Well, the Tyros 5 (arranger workstation) is quite different from the Motif XF (music production synthesizer) so which of these two fits into your "ultimate" setup will vary according to your needs. Where the Motif XF is clearly a synthesizer focused in synthesis and doing the part creation yourself, the Tyros 5 focuses its power on assembling and performing music in an entirely different way.
The Master mode in the CP4 while similar to what you might understand in a Motif engine is not a separate mode in the same way. It would be incorrect to assume they are the same - they actually are not. All programs in the CP4 Stage are "Performances", so within each Performance you have the ability to activate a "Master Keyboard" setup that only addresses the external Zones from the current Performance.
The Motif XF Master mode addresses both internal and external Zones. The CP4 Performance parameters address the internal, the Master Keyboard function addresses the external devices (4 Zones). So truly the CP4 PERFORMANCE is the centerpoint of the operation. Rather than associating a Song, a Pattern, a Performance or a Voice with a Master setup, each CP4 Stage Performance can include a Master Keyboard setup. Thus when you recall a Performance it can setup your external devices as well.
While the Motif synth engine features an in depth/comprehensive Master MIDI keyboard control function, the Tyros 5 is focused on controlling itself via its 32-Part engine. And while they both have Vocoders, the Tyros 5 has an in depth/comprehensive vocal harmony function, including Lyrics and Score features.

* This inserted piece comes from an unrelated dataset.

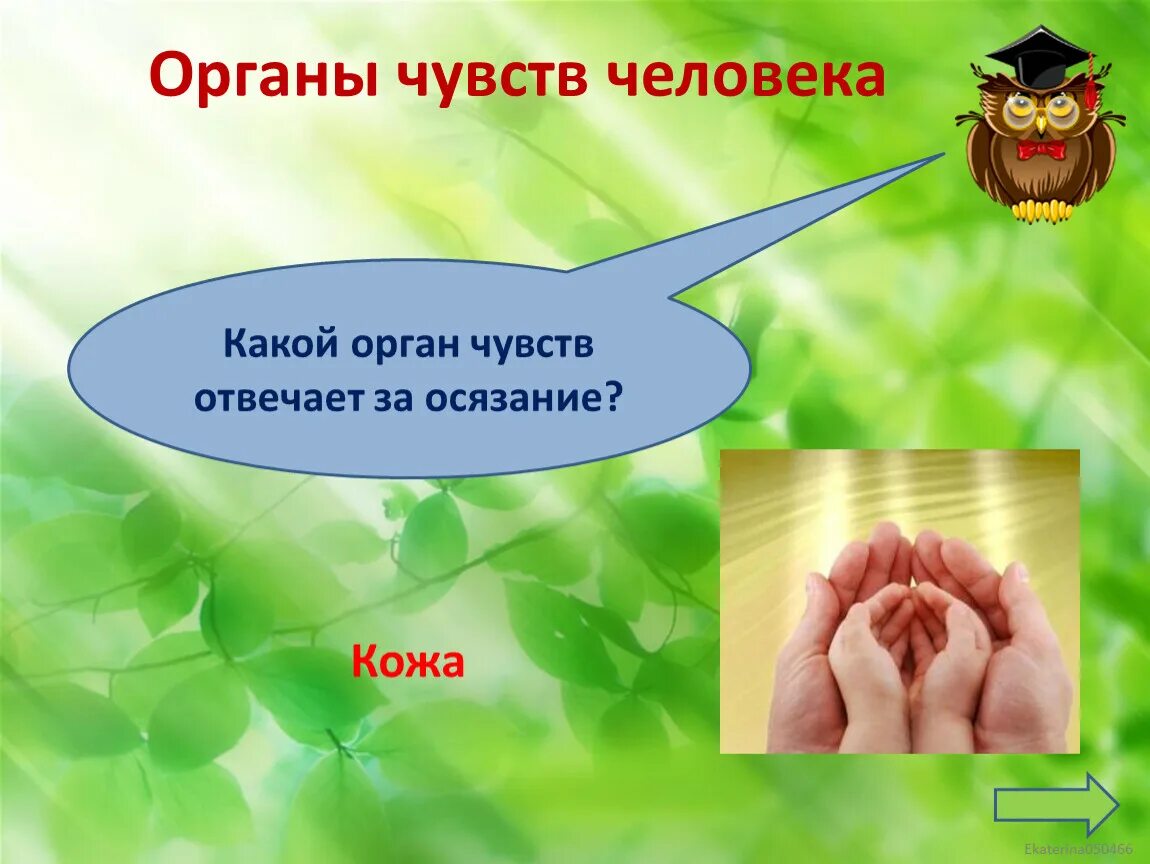 Органы чувств человека

Какой орган чувств отвечает за осязание?

Кожа

Ekaterina050466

A weighted action Tyros is currently called the "Yamaha CVP609-series", by the way. At Yamaha there is a method to the product lines. "Arrangers" are quite different from the Music Production Synthesizers, in focus, in approach and in their feature sets. Assuming any of these products are the same would not be doing your homework, the differences are profound.

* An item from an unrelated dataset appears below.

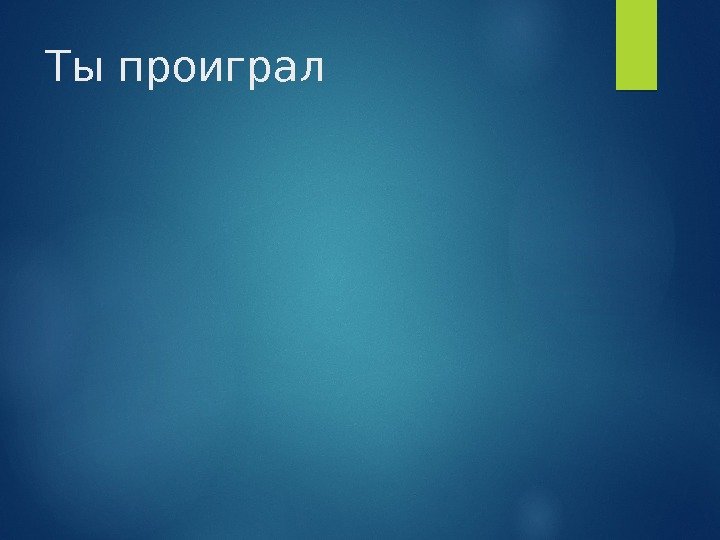 Ты проиграл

Bad Mister, your explanations really are fantastic. They are about technology, but expressed in a way that I understand. From listening to all the Tyros5 demos, I felt this was a must have keyboard. But then I listened to your (I assume you are the same "Bad Mister" from the Motifator site- although you seem to have mellowed out) demos on the CP4 and I am impressed and now want it. So from reading the above and thinking about it, I am glad I kept the MotifXF. I am very comfortable and familiar with its features. Thanks for your help.

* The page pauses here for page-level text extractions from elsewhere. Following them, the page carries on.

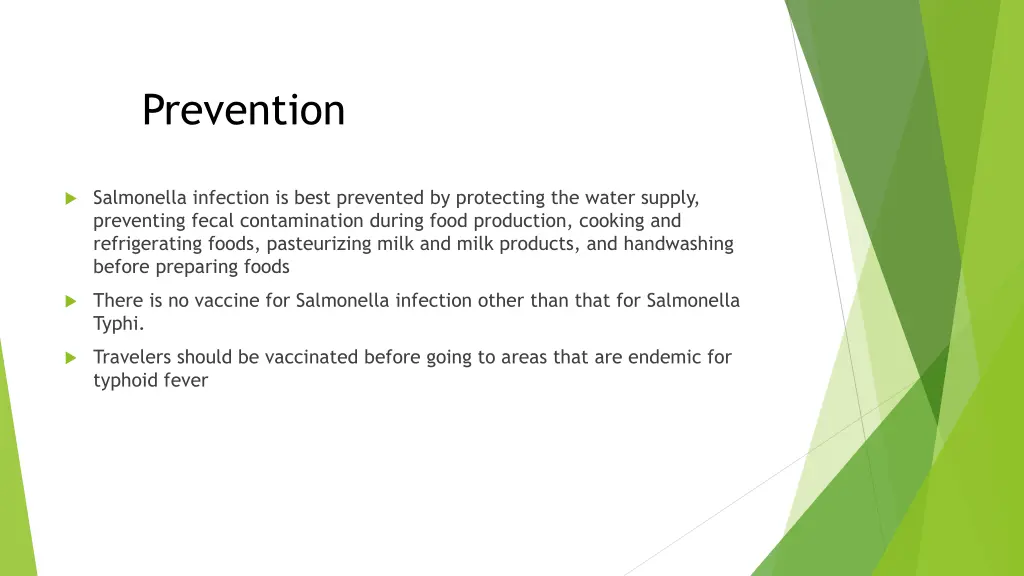 Prevention

Salmonella infection is best prevented by protecting the water supply, preventing fecal contamination during food production, cooking and refrigerating foods, pasteurizing milk and milk products, and handwashing before preparing foods

There is no vaccine for Salmonella infection other than that for Salmonella Typhi.

Travelers should be vaccinated before going to areas that are endemic for typhoid fever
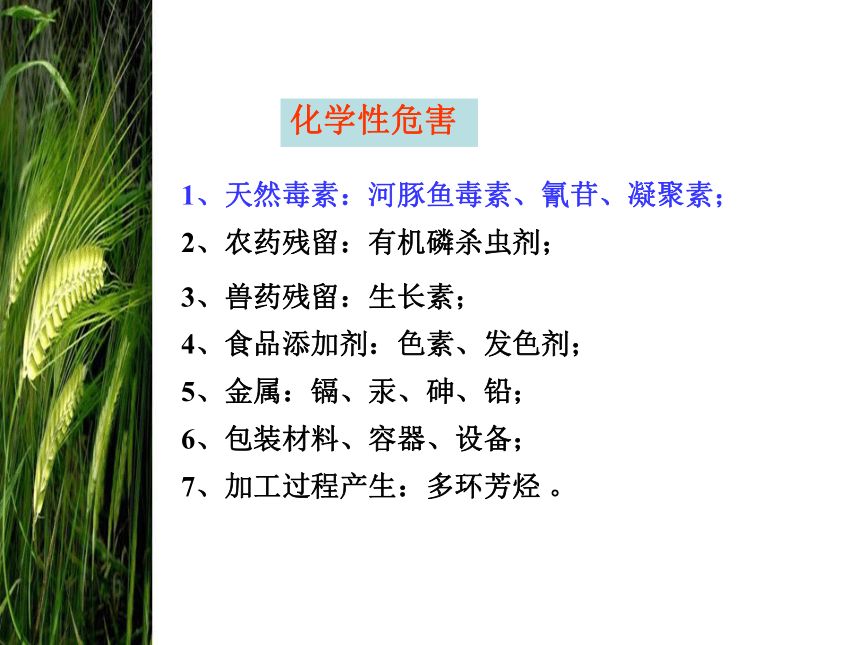 化学性危害

1、天然毒素：河豚鱼毒素、氰苷、凝聚素；

2、农药残留：有机磷杀虫剂；

3、兽药残留：生长素；

4、食品添加剂：色素、发色剂；

5、金属：镉、汞、砷、铅；

6、包装材料、容器、设备；

7、加工过程产生：多环芳烃 。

One suggestion for Yamaha concerning 2 keyboards, there needs to be a good 2 tier keyboard stand in a table top like design, with elevated arms for the upper board, with enough clearance between the top and bottom boards so you can access the controls on the bottom board. The only current product I know of and I have researched this, will only clear about 6" between the bottom of the top and top of the bottom boards. Given the height of the Yamaha keyboards mentioned, it will not work. The Apex is an alternative, but I am not comfortable with its design or stability while playing. Therefore, my suggestion is to make it easier for us to have, control and play 2 stacked Yamaha keyboards by producing this type of product. That's it for me. Great forum! Thanks again!
Regardless of the fact that there is no A/D input converter, the audio input is an excellent feature. If I ever replace my powered mixer and wedges with a pair of powered speakers, that'll allow me to omit a mixer, making for simpler setup, with my two-keyboard rig. Every keyboard should have this feature!